Chief Security Officer
‘Tis the season of gifts and giving! As my wife and I start gathering presents for our family and friends, I decided to reach out and see what healthcare payment security experts are wishing for this season. Despite there being no Legos or Duplos like my son’s list, here are the security innovations and technologies that healthcare payment security experts are asking for this holiday season.
Steven Bowles, Regional Security Officer for North America, Ingenico Group
In 2020, I want to see a more pervasive use of point-to-point encryption (P2PE) and tokenization technologies throughout healthcare IT infrastructures to better secure patients’ payment information and personal data. P2PE protects payment card data by encrypting it from the time a card is inserted or tapped until it reaches a secure endpoint where it is decrypted. Tokenization replaces valuable card information with a valueless token, making it unreadable to the applications involved in processing the payment transaction. With tokenization, healthcare organizations can securely store payment information online and use it for automatic payments and payment plans. Both of these technologies are widely recognized, but we need to do more to make them the industry standard in healthcare.
Rachel Wulf, Senior Director of Product Management, InstaMed
I would love to see more self-service payment plans. The use of payment plans in healthcare has grown almost 500% over the last three years. Most plans are negotiated by the provider’s back office and the patient, after two or three statements have already been mailed. While this is a great way to increase patient collections, it’s ignoring consumer demands for more self-service. InstaMed has enhanced its self-service payment offering with features like Personalized Engagement, as well as enhanced policy configurations. All providers that use InstaMed Patient Payments can offer self-service payment plans. With an enhanced consumer experience and more provider control, now is the time to enable self-service payment plans and watch patient collections and patient satisfaction increase!
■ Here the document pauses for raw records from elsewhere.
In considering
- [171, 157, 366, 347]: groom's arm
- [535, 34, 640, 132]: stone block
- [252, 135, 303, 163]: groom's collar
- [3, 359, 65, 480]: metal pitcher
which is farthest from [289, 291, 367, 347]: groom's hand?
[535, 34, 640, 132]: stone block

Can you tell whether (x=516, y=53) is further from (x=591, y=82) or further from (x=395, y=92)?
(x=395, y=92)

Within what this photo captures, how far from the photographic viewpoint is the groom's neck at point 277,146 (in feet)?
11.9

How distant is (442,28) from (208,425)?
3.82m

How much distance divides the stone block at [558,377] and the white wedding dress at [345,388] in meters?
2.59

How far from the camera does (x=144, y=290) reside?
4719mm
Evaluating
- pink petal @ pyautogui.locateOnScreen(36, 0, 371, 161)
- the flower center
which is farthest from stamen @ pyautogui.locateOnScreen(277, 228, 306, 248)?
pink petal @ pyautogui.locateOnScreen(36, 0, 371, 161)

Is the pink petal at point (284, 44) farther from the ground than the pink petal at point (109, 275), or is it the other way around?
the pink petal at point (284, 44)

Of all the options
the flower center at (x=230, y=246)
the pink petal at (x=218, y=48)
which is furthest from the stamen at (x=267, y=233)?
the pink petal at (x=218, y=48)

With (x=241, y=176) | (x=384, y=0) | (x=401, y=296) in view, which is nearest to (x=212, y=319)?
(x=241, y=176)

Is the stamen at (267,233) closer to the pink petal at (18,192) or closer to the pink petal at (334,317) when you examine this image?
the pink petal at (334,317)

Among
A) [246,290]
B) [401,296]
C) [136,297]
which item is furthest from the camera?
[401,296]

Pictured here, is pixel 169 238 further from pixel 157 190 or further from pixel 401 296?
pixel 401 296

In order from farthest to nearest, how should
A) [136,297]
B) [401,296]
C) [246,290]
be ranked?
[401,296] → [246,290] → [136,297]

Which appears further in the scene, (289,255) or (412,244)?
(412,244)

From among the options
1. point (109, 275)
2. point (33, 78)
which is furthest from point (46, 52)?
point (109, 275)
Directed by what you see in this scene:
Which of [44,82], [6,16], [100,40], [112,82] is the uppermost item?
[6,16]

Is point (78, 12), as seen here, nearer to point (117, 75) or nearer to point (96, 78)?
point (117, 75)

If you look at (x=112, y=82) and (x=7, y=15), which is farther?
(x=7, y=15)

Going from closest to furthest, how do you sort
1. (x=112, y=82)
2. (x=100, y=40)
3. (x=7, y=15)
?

Mike Pinch, Director, Security Risk Advisors
I’d like to see all hospitals in the country put two-factor authentication in place. Two-factor authentication (2FA) delivers an extra layer of protection for user accounts that significantly reduces the risk of unauthorized access and system breaches. As we know, hospitals and health systems are a major target for data breaches. In the first half of 2019 alone, there have been an estimated 31.6 million security incidents. That’s more than double what the healthcare industry experienced throughout the entire year of 2018 with 14.2 million patient records affected by breach incidents, according to a breach report from Protenus and DataBreaches.net. With two-factor authentication, healthcare organizations can help combat phishing attacks and safeguard patients and their electronic health records.
Gary E. Barnett, CEO, Semafone
I wish that healthcare organizations adopt a secure payment approach for all their digital customer engagement channels, whether it’s through email, SMS, webchat, or social media. Semafone’s Cardprotect Relay+ solution allows companies to spin up links to secure payment pages for their customers in all of these digital platforms. The system then relays a stream of real-time updates regarding the customer’s progress, allowing customer service representatives to troubleshoot if necessary and enabling a more seamless, secure customer experience. Customers want to remain and be served quickly and efficiently in the channel of their choice, so organizations need to step up and enable secure payments across all points of customer engagement.
Jon Sternstein, Principal, Stern Security
Instead of wishing for a gift, I’d like to give one. I believe everyone should use www.healthcarebreaches.com, a free executive dashboard that provides incredible insight into healthcare data breaches. Individuals can use this information to analyze trends and educate their own organizations on healthcare breaches. It is useful in any security awareness training program and may even help justify security projects. All we ask in return is to pay it forward and share any insight you have learned, and also let us know how it has helped you. The security community is pretty neat in that individuals and organizations have shared many tools that benefit the world and help others secure their environment so let’s keep it going! Keep checking healthcarebreaches.com as we have more functionality coming soon.